A cardiologist puts a stethoscope to Easton's chest.
Cardiologist Dr. Roger Breitbart, one of many experts at the Benderson Family Heart Center treating Mr. Easton, was diagnosed with COVID-19 during a visit in 2019. Tested him prior to mask protocol.

serious setback

But about three weeks before his first visit to Boston Children, Easton showed no reaction during an afternoon nap. He was rushed to a local hospital, where he was diagnosed with a brain tumor and a buildup of cerebrospinal fluid. At just 19 months of age, he required emergency surgery to remove the tumor and another procedure to place a shunt to drain excess fluid. After that, he was placed in palliative care and he underwent 33 radiation treatments.

“It closed him off,” says Julie. “It took Easton about six months to relearn how to walk and talk, and a few more years before he could run and jump without tripping. He’s definitely a martial artist, he loves life and he doesn’t want to lose it.”

Dressed in a green cap and gown, Easton holds a kindergarten diploma.
After surviving extensive treatment for a brain tumor and a cerebrospinal fluid buildup, Easton finally moved on to the next stage: the final stages of several complex heart surgeries.
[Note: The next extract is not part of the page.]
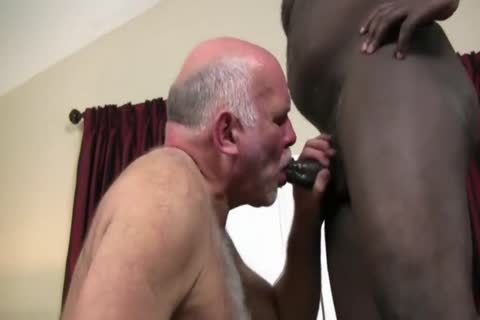 Interracial daddy couple fuck unprotected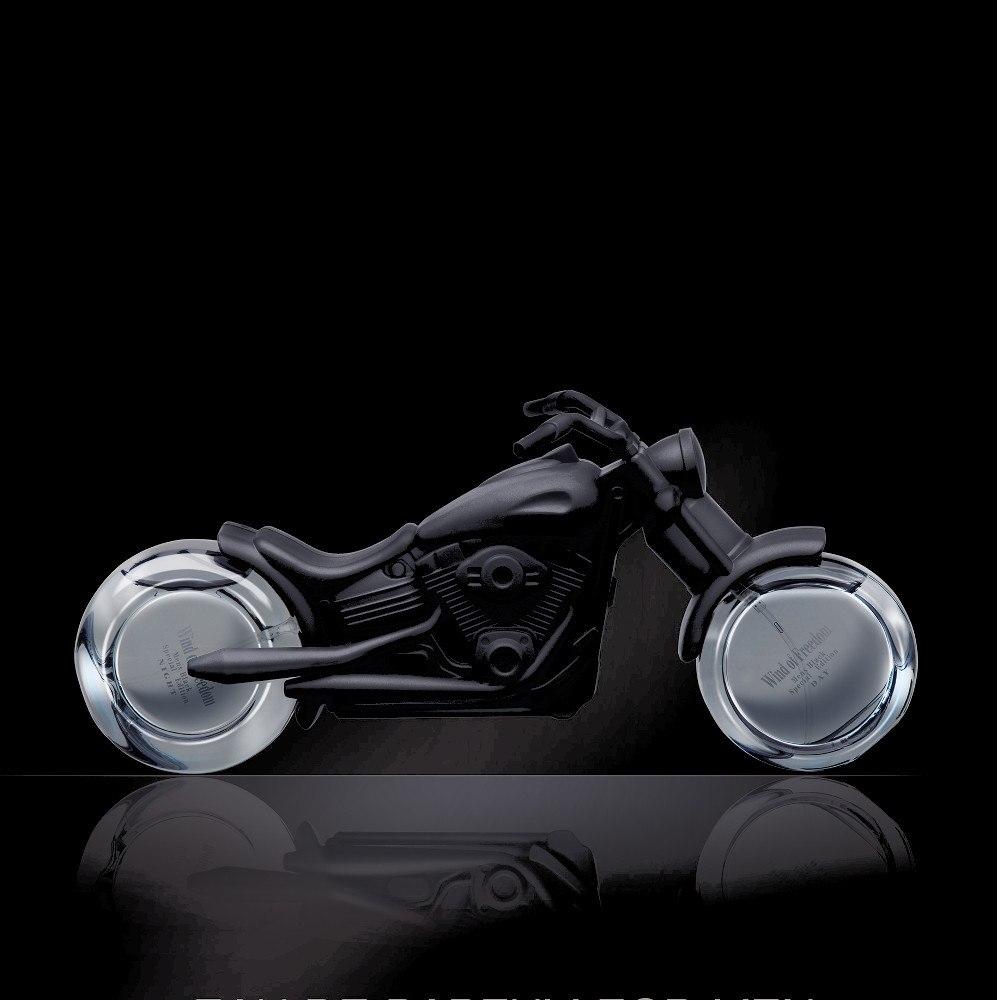 Wind of freedom - två herrparfymer i motorcykelflaska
making history in heart care

After recovering from a brain tumor, Easton underwent heart surgery and made a good recovery. But Dr. Emani eventually told his family that Mr. Easton’s heart couldn’t stand the two ventricles to fully pump. Fontan’s surgery, the only alternative to biventricular repair at the time, would have been a better fit for his anatomy.

But the day before Fontan surgery, Dr. Emani made a bold proposal. His team thought Easton’s left ventricle had enough potential to help circulation and wanted to quit Fontan and try a new procedure they had created for his condition. Easton will introduce the world’s first “reverse” double-switch 1.5 ventricular repair as part of its strategy to surgically rehabilitate the left ventricle of patients with left perimeter border. In fact, he will be the first person to undergo surgery for any heart condition. His parents knew the surgery had to be approved.

“We weren’t 100 percent sure he was number one, but we were 100 percent sure we were doing the right thing,” recalls Julie. “If it didn’t work out, we knew we could help other families in our position.” More than that, they respected Easton’s desire to live. I wanted to “We were willing to take risks in the hope that he would get more time. We knew how much joy he brought to others. He has a personality of his own and he loves to make people smile.”

Easton stands on the quay above the river.
It’s not just for a reason that they call his world’s first heart surgery “Super Easton.”

Smiles, swimming and soccer

Three years later, and fully recovered, Easton is still smiling. A bit of a “joke star,” he makes his parents and siblings (Caitlin, 28, Grayson, 15, and Bryson, 11) laugh. They cherish the time they spend with him. He can now run, swim, and ride his bike without any problems, and no longer needs the oxygen bottle he used to rely on almost every time he caught a cold. He also enjoys rooting for his team at the University of North Carolina Greensboro football, sometimes running onto the field and high-fiving the players before games.

History books may not call his operation “Super Easton,” but his family wouldn’t mind. They are happy that their superhero is finally healthy. “Easton going through it first gave us mixed feelings,” Merlin says. “It’s been a huge leap. But we’re so grateful that he’s doing well and that this surgery has helped other children.”